636 S.W.2d 130 | Mo. Ct. App. | 1982
Plaintiffs sued defendant for property damage allegedly resulting from blasting operation conducted by defendant near property owned by plaintiffs. Trial was to a jury and plaintiffs contend the verdict form was incomplete and the court erroneously received the verdict and entered judgment for defendant. We affirm.
The parties have filed an agreed statement as to the record on appeal, pursuant to Rule 81.13, V.A.M.R. The pertinent part of the record is as follows:
“After deliberating forty-five minutes, the jury returned to the courtroom with Verdict form A on which someone had circled the words ‘Defendant Donald Maggi, Inc.’. At that point, however,*131 none of the jurors had signed the verdict form.

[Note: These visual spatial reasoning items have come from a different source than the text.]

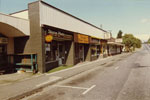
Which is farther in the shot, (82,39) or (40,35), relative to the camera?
(82,39)

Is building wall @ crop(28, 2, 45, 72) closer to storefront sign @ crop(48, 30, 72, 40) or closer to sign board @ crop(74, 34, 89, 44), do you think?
storefront sign @ crop(48, 30, 72, 40)

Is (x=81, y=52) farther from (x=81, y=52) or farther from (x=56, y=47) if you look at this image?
(x=56, y=47)

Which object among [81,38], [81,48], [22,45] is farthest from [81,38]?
[22,45]

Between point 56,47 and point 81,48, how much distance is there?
21.4ft

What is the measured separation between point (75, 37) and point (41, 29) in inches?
235

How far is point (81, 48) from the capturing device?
1986 cm

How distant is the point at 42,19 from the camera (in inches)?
447

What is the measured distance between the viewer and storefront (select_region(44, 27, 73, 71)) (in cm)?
1189

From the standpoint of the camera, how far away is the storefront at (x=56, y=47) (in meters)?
11.9

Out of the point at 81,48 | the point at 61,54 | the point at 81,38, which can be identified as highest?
the point at 81,38

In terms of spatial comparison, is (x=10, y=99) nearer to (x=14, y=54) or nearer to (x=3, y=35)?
(x=14, y=54)

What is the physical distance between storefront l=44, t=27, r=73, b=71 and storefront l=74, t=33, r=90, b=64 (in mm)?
1736

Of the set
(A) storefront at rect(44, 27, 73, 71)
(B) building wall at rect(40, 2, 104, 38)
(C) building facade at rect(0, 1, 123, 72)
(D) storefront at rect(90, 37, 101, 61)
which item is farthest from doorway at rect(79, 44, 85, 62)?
(A) storefront at rect(44, 27, 73, 71)

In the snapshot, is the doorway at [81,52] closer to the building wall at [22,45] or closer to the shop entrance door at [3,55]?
the building wall at [22,45]
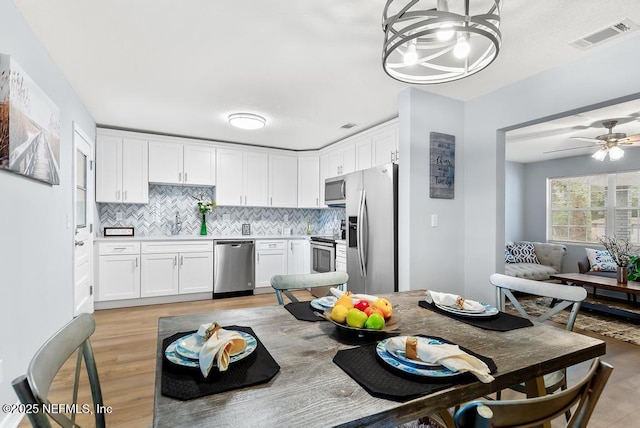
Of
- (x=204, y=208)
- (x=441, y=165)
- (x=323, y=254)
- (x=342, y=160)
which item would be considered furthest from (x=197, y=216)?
(x=441, y=165)

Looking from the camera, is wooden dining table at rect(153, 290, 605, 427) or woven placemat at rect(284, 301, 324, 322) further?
woven placemat at rect(284, 301, 324, 322)

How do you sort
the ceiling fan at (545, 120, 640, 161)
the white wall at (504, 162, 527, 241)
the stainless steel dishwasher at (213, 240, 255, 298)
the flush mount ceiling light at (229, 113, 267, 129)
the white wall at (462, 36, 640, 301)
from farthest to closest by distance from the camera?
the white wall at (504, 162, 527, 241)
the stainless steel dishwasher at (213, 240, 255, 298)
the ceiling fan at (545, 120, 640, 161)
the flush mount ceiling light at (229, 113, 267, 129)
the white wall at (462, 36, 640, 301)

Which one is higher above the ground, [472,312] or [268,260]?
[472,312]

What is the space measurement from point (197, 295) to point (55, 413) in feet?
13.6

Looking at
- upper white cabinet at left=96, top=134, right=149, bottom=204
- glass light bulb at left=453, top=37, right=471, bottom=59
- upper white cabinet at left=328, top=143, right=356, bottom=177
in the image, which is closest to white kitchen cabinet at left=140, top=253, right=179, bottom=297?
upper white cabinet at left=96, top=134, right=149, bottom=204

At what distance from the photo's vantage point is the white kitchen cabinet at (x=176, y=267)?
431 cm

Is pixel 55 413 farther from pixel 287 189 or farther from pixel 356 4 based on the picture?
pixel 287 189

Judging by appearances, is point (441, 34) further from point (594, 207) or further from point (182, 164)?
point (594, 207)

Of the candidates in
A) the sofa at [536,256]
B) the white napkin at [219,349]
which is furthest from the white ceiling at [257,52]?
the sofa at [536,256]

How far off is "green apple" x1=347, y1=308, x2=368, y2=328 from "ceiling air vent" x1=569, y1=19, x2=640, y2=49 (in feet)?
7.83

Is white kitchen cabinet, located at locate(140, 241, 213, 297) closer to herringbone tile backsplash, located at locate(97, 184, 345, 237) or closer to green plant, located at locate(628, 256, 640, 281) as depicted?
herringbone tile backsplash, located at locate(97, 184, 345, 237)

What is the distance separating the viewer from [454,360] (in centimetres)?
89

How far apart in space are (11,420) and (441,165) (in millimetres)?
3625

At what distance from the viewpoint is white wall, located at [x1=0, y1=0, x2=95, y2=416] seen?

“When the jury returned the following proceedings were had:
‘THE COURT: Will the foreman please rise. Mr. Foreman, have you reached a verdict?
THE FOREMAN: We have.
THE COURT: Was this a unanimous verdict?
THE FOREMAN: Yes, it was.
THE COURT: May I see the attorneys, please.
THEREUPON, counsel approach the Bench, at which time proceedings were had out of the hearing of the record.
THEREAFTER, proceedings continued in open court as follows:
THE COURT: Mr. Bales, would you please just sign this as the foreman.
(The Foreman approaches the Bench and signs the verdict form.)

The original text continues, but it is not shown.